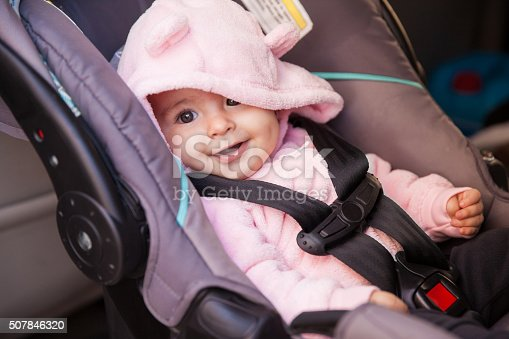 istock Happy baby girl in a car seat 507846320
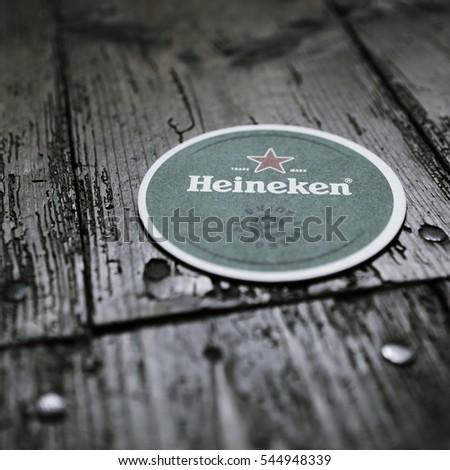 AMSTERDAM, HOLLAND - April 24, 2016.: Beer mats from Heineken Lager Beer in vintage background , it was first brewed by Gerard Adriaan Heineken in 1873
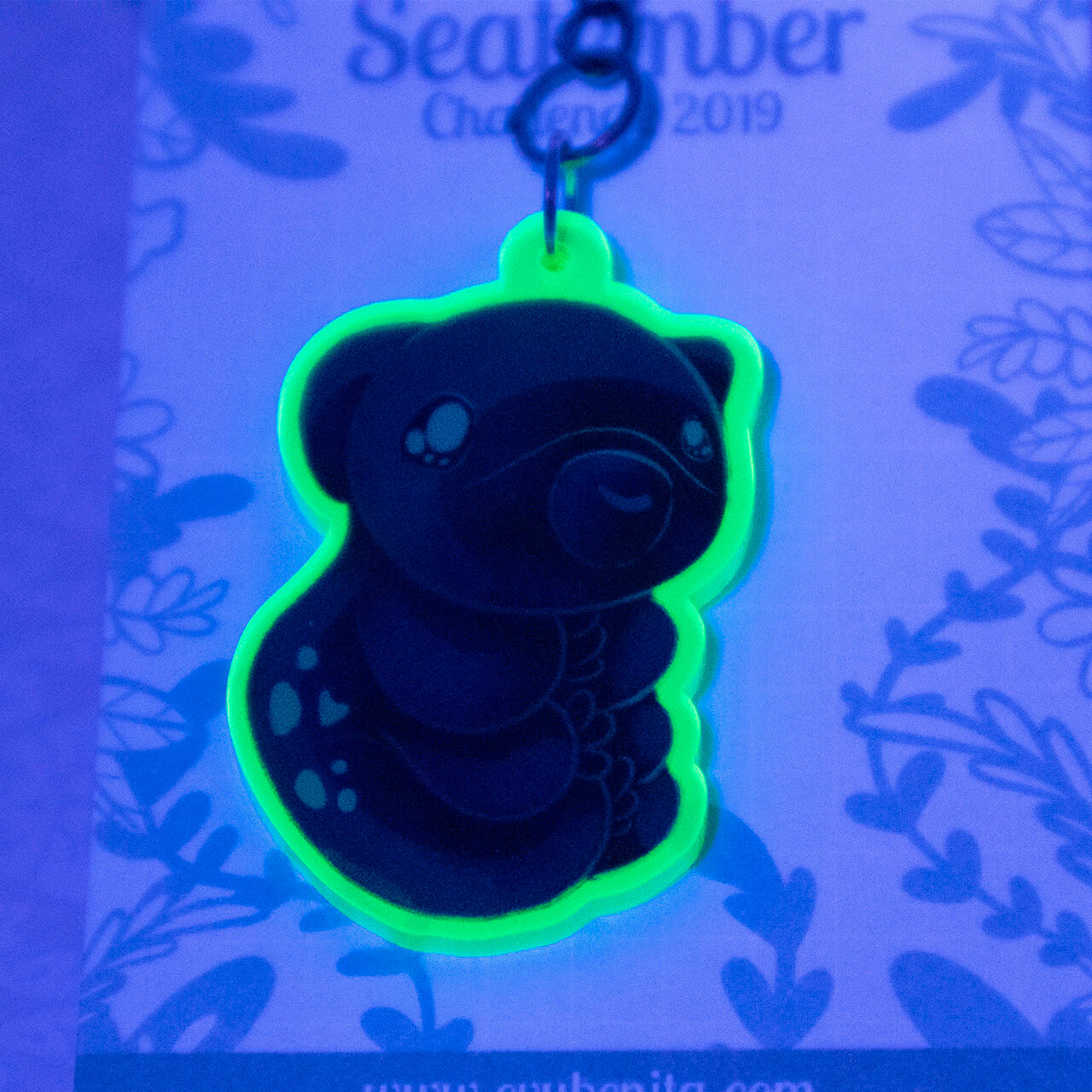 "Shows an acrylic charm featuring a cartoon style tardigrade, or ""water bear"". The charm is made from a material that lights up under UV lamps. The photo demonstrates the vibrant glow."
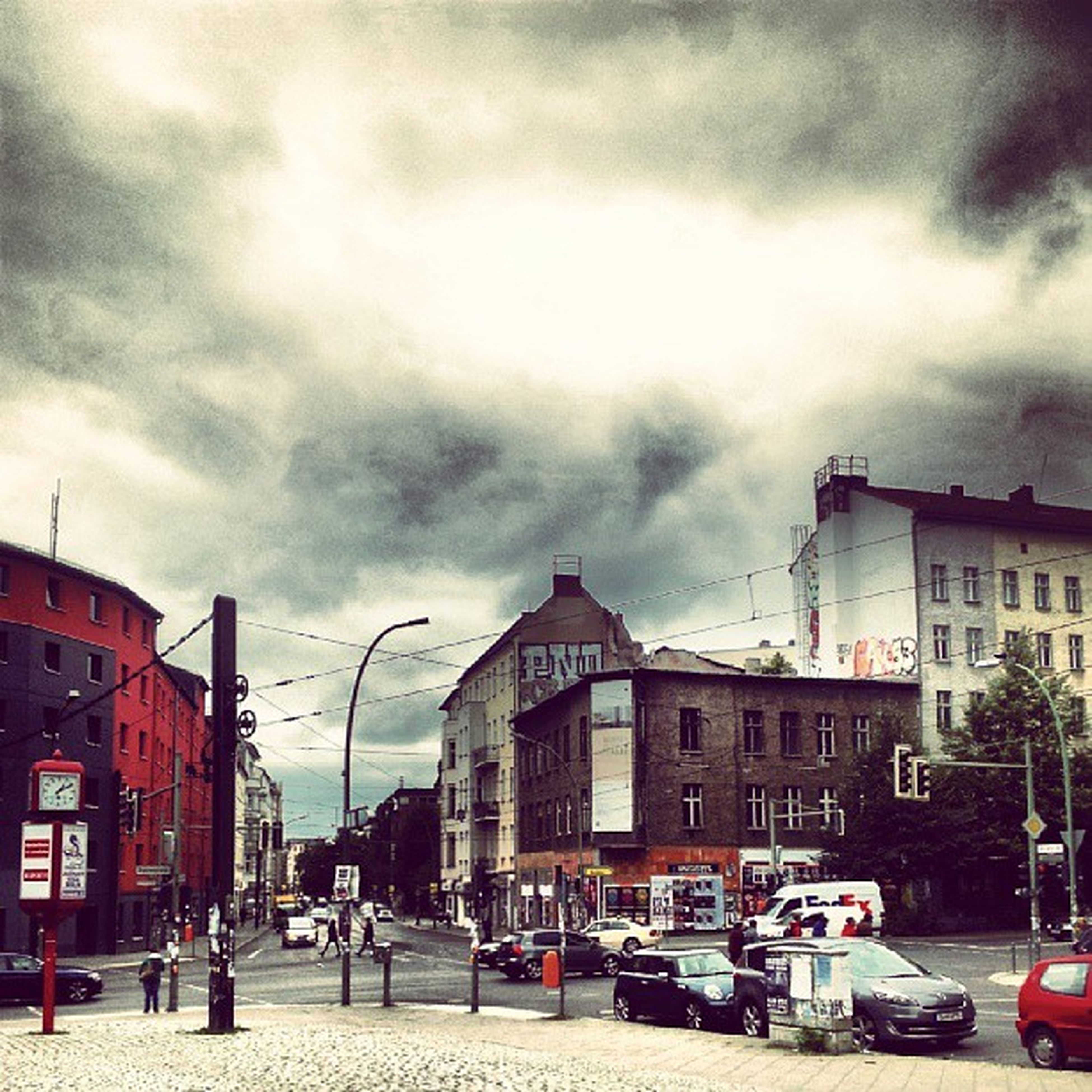 building exterior, architecture, built structure, sky, car, transportation, land vehicle, cloud - sky, street, mode of transport, cloudy, road, city, cloud, parking, street light, parked, residential building, house, incidental people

## WHAT THE EXERCISE ASKS
Your task is to retype exactly, and only, the lines from the one that holds "an acrylic charm" through the end of the listing, both end lines included, without any pictures.

## COMPLETED EXERCISE
 "Shows an acrylic charm featuring a cartoon style tardigrade, or ""water bear"". The charm is made from a material that lights up under UV lamps. The photo demonstrates the vibrant glow."
 building exterior, architecture, built structure, sky, car, transportation, land vehicle, cloud - sky, street, mode of transport, cloudy, road, city, cloud, parking, street light, parked, residential building, house, incidental people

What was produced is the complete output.